Minha reclamação foi invertida. O hospital estava pronto e funcionando, e a notícia estava se espalhando… E começou um fluxo de pacientes… Eu não tinha tempo para mais nada, a não ser para medicina, medicina, medicina… Não tinha como cessar… não havia folga. Eu esperava ser uma boa missionária, e poder… sentar ao lado de pessoas acamadas… para falar das boas-novas da salvação. Mas não havia tempo para nada, senão para a medicina…
Felizmente, outra vez, levei meu problema aos anciãos da igreja, pedindo suas orações. E novamente eles não só oraram e me consolaram, como também, graciosamente, me repreenderam. “Doutora, quantos pacientes vêm ao hospital diariamente?”…
“Cerca de duzentos, duzentos e cinqüenta”…
“Certamente eles vêm porque você está lá! Eles não viriam, se não houvesse médico lá. E o que estamos fazendo?… O dia todo, a cada dia, onde você vai, nós vamos… Doutora, você percebe que estamos tendo alegria… de levar cinco, dez, às vezes até mais de dez pessoas ao Senhor a cada semana? Se você não estivesse aqui eles não viriam!”…
Deus teve de me ensinar a estar disposta a ser parte de um time.
Também havia lições a serem aprendidas a respeito da oração. Algumas delas eram sobre algumas orações que pareciam impossíveis e que foram respondidas.
Uma mulher morreu ao dar à luz, deixando um recém-nascido prematuro e uma menina de dois anos. Não tínhamos incubadoras, porque não havia energia, e uma bolsa de água quente era a maneira de manter um bebê tão pequenino aquecido durante as noites de ventos frios. Mas nas regiões tropicais e úmidas, a borracha deteriora facilmente. Portanto, quando a última bolsa de água foi enchida para o bebê, ela rompeu. Uma enfermeira foi incumbida de segurar aquele bebê e mantê-lo aquecido com o próprio calor de seu corpo.
No dia seguinte, Helen encontrou-se com as crianças do orfanato, para o momento regular de oração. Ela lhes contou sobre o bebê que precisava ficar aquecido e sobre a irmãzinha, que chorava porque sua mãe tinha morrido. Helen registrou a oração de Ruth, com dez anos de idade, e sua própria resposta àquela oração “impossível”.
Deus, por favor… envie-nos uma bolsa de água quente. Não será bom amanhã, Deus, porque o bebê já estará morto, então, por favor, mande uma nessa tarde… E enquanto se encarrega disso, o Senhor, por favor, enviaria uma boneca para a menininha? Assim ela saberá que o Senhor realmente a ama”…
Poderia eu sinceramente dizer “Amém”? Eu apenas não acreditava que Deus faria isso… O único modo como Deus poderia responder a esta oração tão específica seria enviando-me um pacote da minha terra. Eu estava na África há quatro anos, e até aquele momento não tinha recebido nada de casa…
Quando cheguei em casa… lá, na varanda, estava um pacote de dez quilos… com selos do Reino Unido… Levei-o para o orfanato… Cerca de trinta ou quarenta pares de olhos focalizavam-se na grande caixa de papelão.

**Dados fornecidos:**
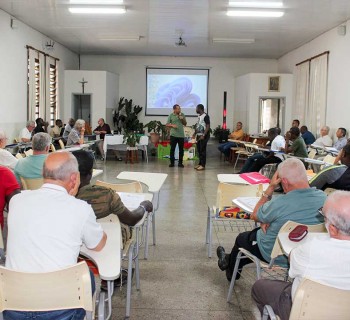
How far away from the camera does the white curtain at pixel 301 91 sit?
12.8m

---

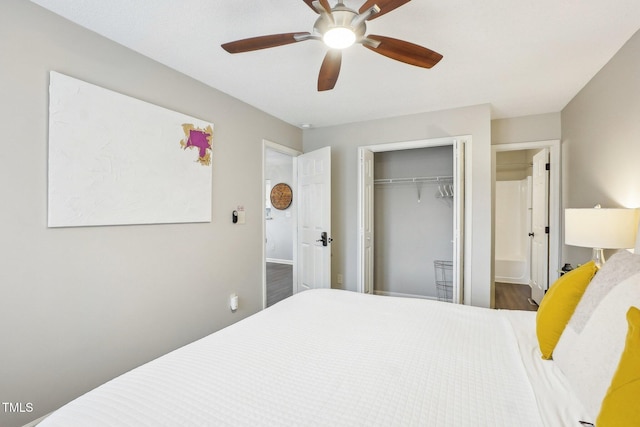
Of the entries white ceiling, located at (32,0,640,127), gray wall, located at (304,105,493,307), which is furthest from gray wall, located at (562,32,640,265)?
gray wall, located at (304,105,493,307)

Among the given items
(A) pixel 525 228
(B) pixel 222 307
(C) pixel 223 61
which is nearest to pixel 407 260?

...

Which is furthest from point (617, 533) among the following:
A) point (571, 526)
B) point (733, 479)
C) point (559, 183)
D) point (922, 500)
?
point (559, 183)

**Tarefa a realizar:** Continue o relato sobre a médica missionária na África a partir da última frase apresentada.

**Resposta:**
[Depois de tirar muitos itens], quando coloquei minha mão dentro da caixa novamente, senti a… Será que era? Agarrei e puxei para fora – sim, uma bolsa de borracha para água quente, novinha! Eu chorei…Ruth… correu em minha direção, gritando: “Se Deus enviou a bolsa, Ele deve ter mandado também a bonequinha!” Ao rebuscar até o fundo da caixa, ela puxou para fora a pequena boneca vestida com uma linda roupinha. Os olhos de Ruth brilharam! Ela nunca duvidara…
Aquele pacote tinha sido enviado cinco meses antes… em resposta à oração de fé daquela menina de dez anos, para que chegasse “naquela tarde”.
Algumas outras lições sobre a oração foram relacionadas a orações que pareciam não ser respondidas. Ao menos, não foram respondidas do modo como Helen desejou.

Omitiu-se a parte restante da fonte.